Last night, I received a notice that one of my projects was at 70% of their monthly utilization. A bit concerning as we weren't even 70% through the month, and I had deployed my Facet Bot Blocker module to this site already. Albeit, I had not deployed Bot Blocker. So of course that's what I go to do. However, upon viewing the access logs, I'm seeing requests from this user agent string, over and over again:
Mozilla/5.0 (Macintosh; Intel Mac OS X 10_15_7) AppleWebKit/537.36 (KHTML, like Gecko) Chrome/134.0.0.0 Safari/537.36
So, a relatively newer Chrome browser version (139 is the latest). This unfortunately is a big hit to what was a very successful tactic for blocking this traffic. I think I can still make a case for blocking Chrome 134 and below, but it is a harder case to make as it's now within the realm of what version some slower-to-update-their-software users may be on. What is also very odd is how it's this exact user agent string I'm seeing hit the site (and others). So you could in theory just take this whole thing, and put it into the Bot Blocker sub string feature, and just block that. How many real people could possibly ve browsing on Catalina and Chrome 134?

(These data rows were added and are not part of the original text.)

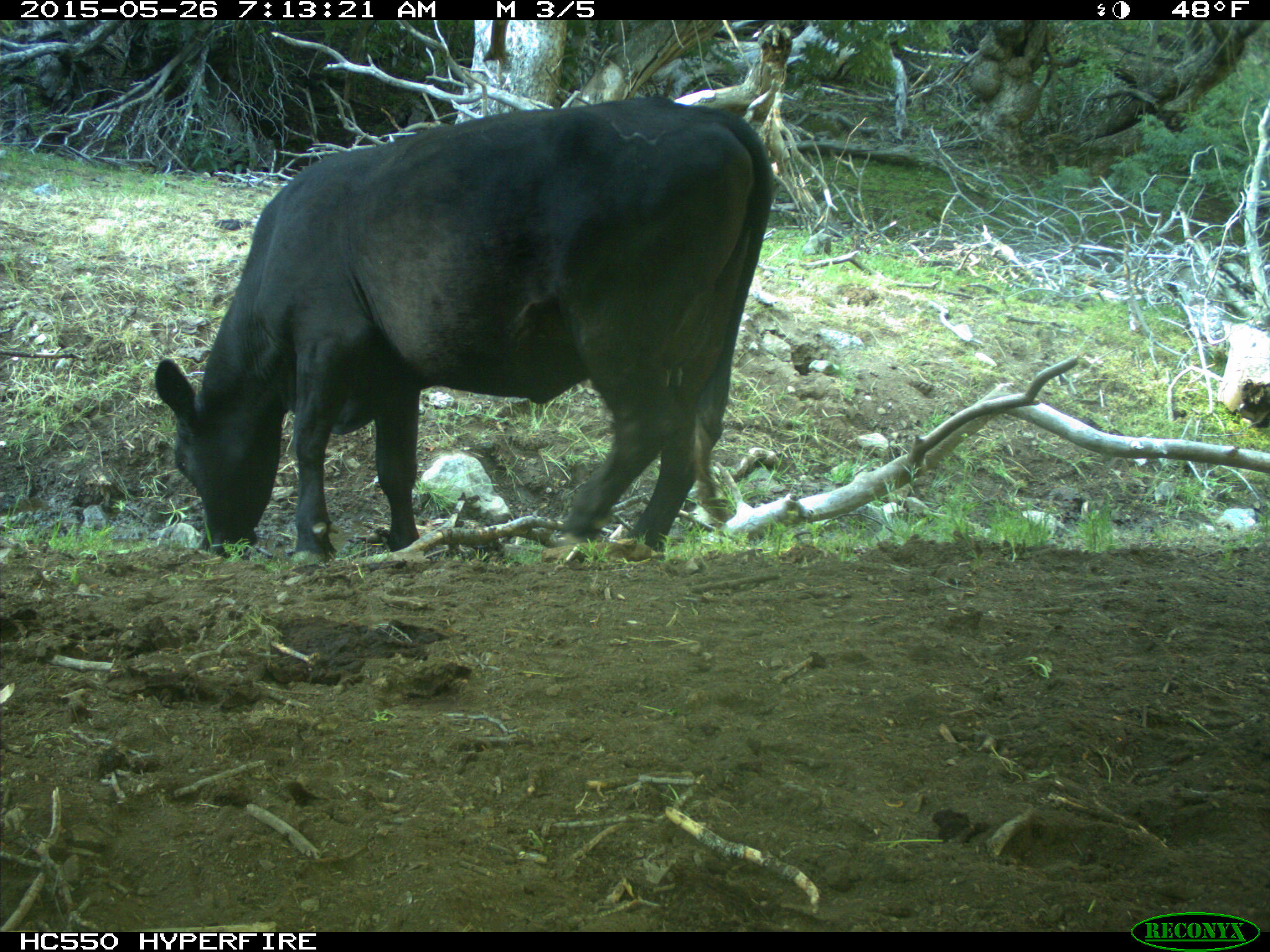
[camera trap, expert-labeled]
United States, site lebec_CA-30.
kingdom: Animalia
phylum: Chordata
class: Mammalia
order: Artiodactyla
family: Bovidae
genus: Bos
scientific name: Bos taurus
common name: domestic cow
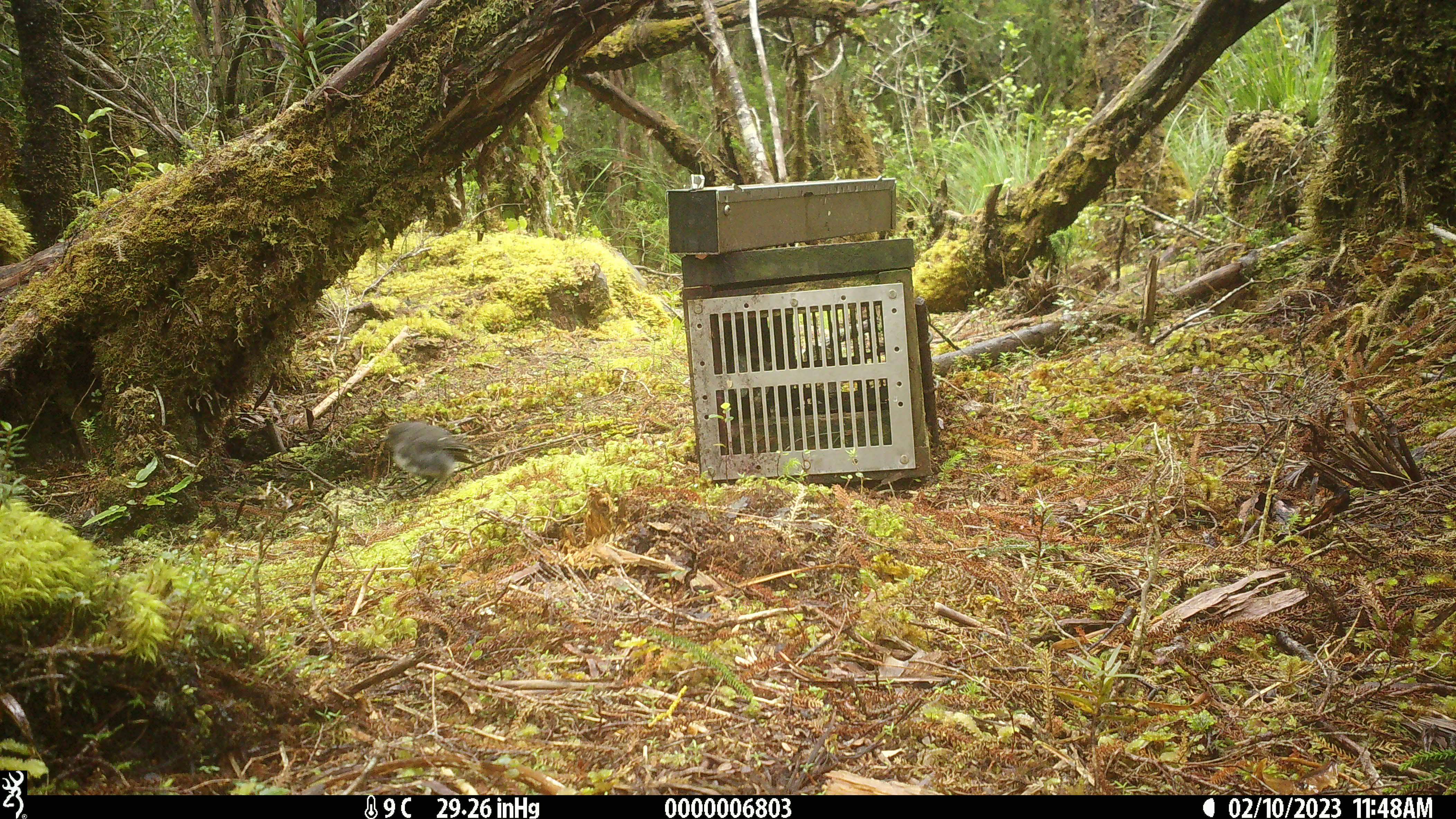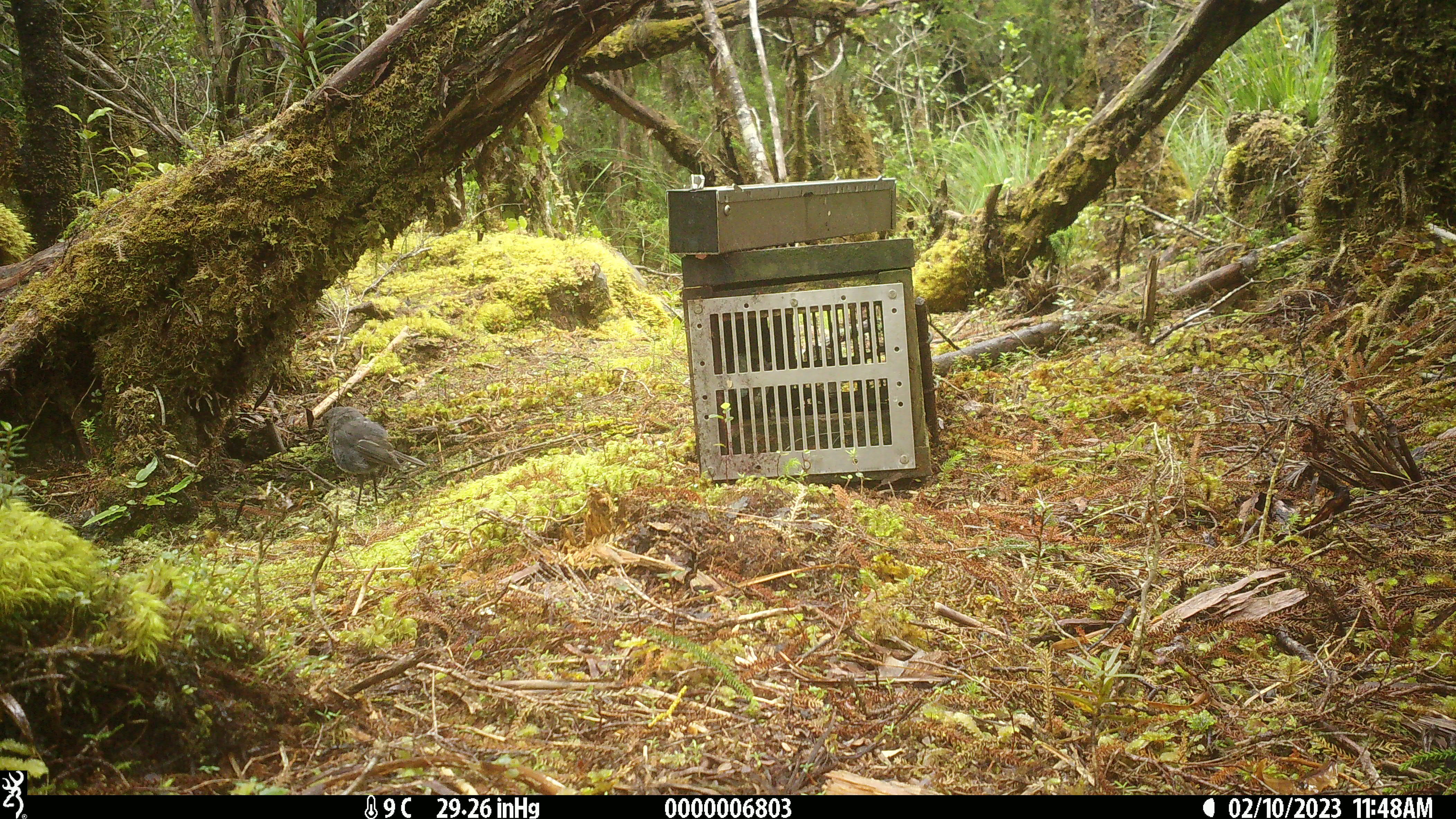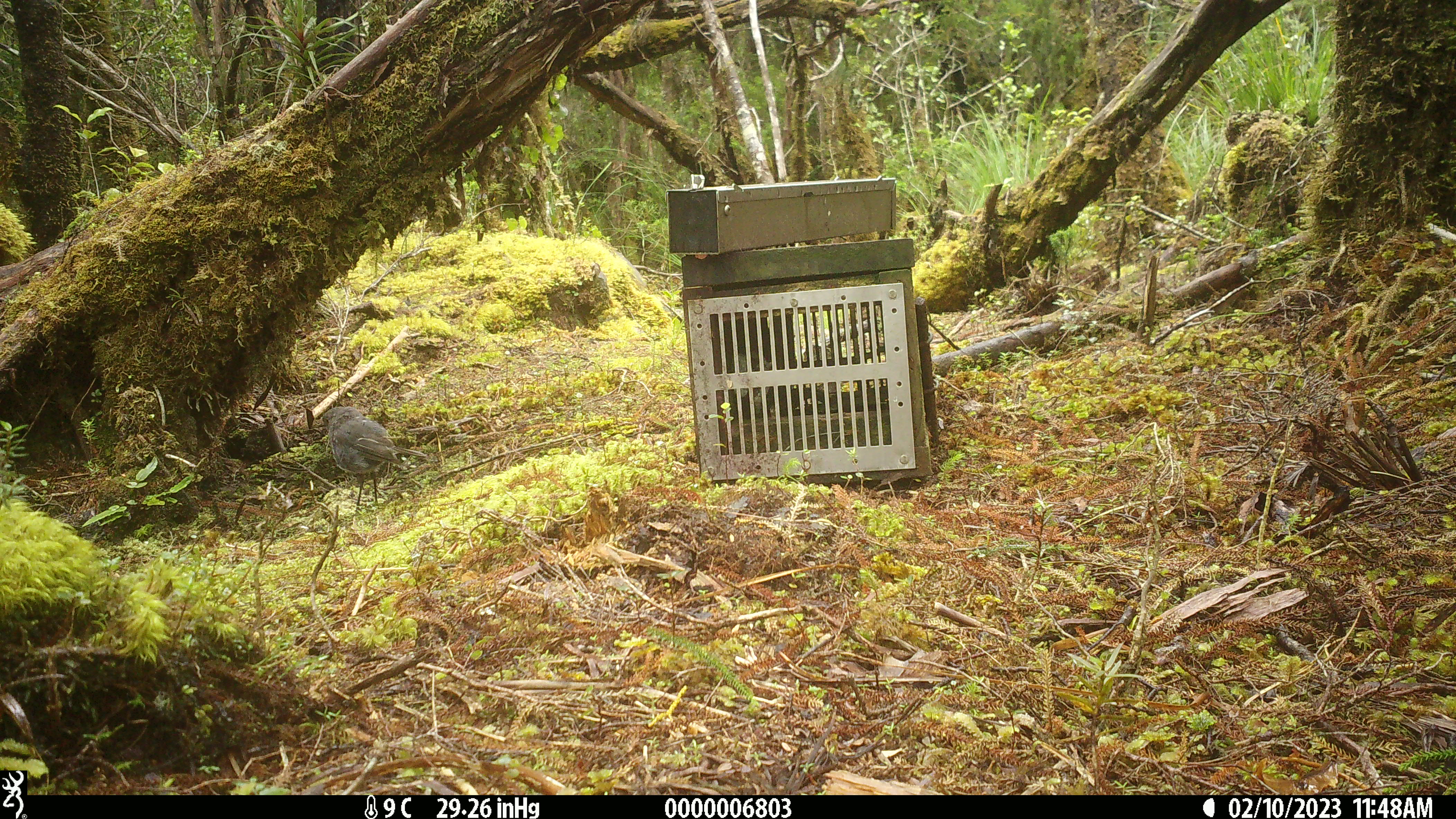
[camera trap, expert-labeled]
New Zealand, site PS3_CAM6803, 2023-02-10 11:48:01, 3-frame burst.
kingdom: Animalia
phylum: Chordata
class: Aves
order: Passeriformes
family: Petroicidae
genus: Petroica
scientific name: Petroica australis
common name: new zealand robin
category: robin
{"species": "robin (new zealand robin) (Petroica australis)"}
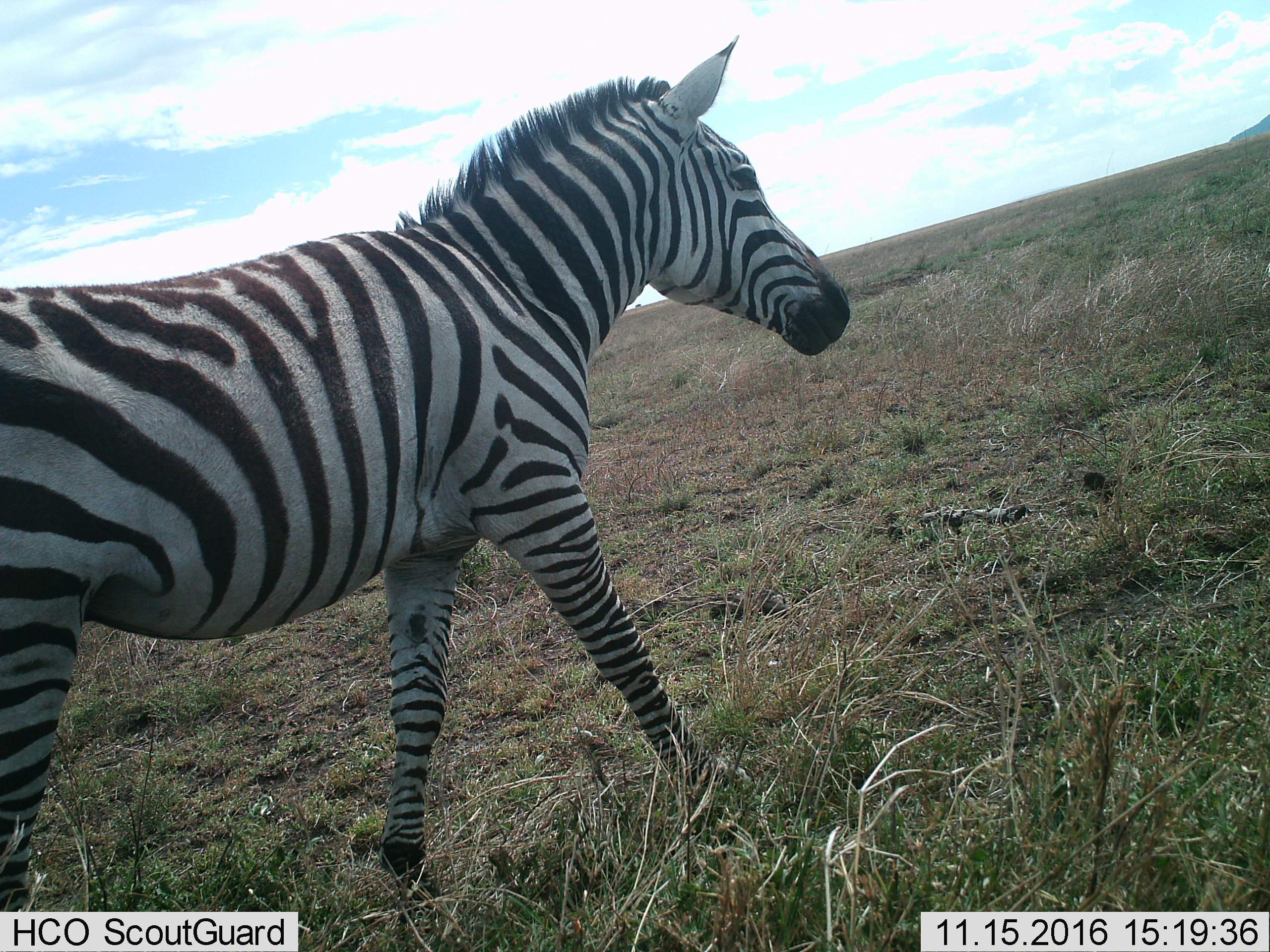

It may also be time to just dive into adding other features to the bot blocker module as well. If whoever is running these bots wants to be so persistent, then let's make them work for it. But this is unfortunately an inevitability I saw coming when developing these bot blocking tools. We find a tactic that works, and they just fix that, and move on. I have other ideas for ways to block traffic, but those may eventually be fixed in these bots as well. The trend I am seeing is that all these IPs appear to be coming from China. It might be time to start looking into Geo IP rate limiting.
One last thing that I will say again, people have been attributing this rise in bot traffic to AI/LLM training. But I'm not convinced of this. Other major players in AI know how to configure their AI crawler tools to respect things like robots.txt. I'm not having a problem with OpenAI or Claude, which identify themselves in their user agents. And the impact of this traffic is running up the hosting costs, and wasting the time and energy of developments teams. So I don't discount this as an attack on US infrastructure do waste the resources of the government and private companies. A death by a hundred million cuts.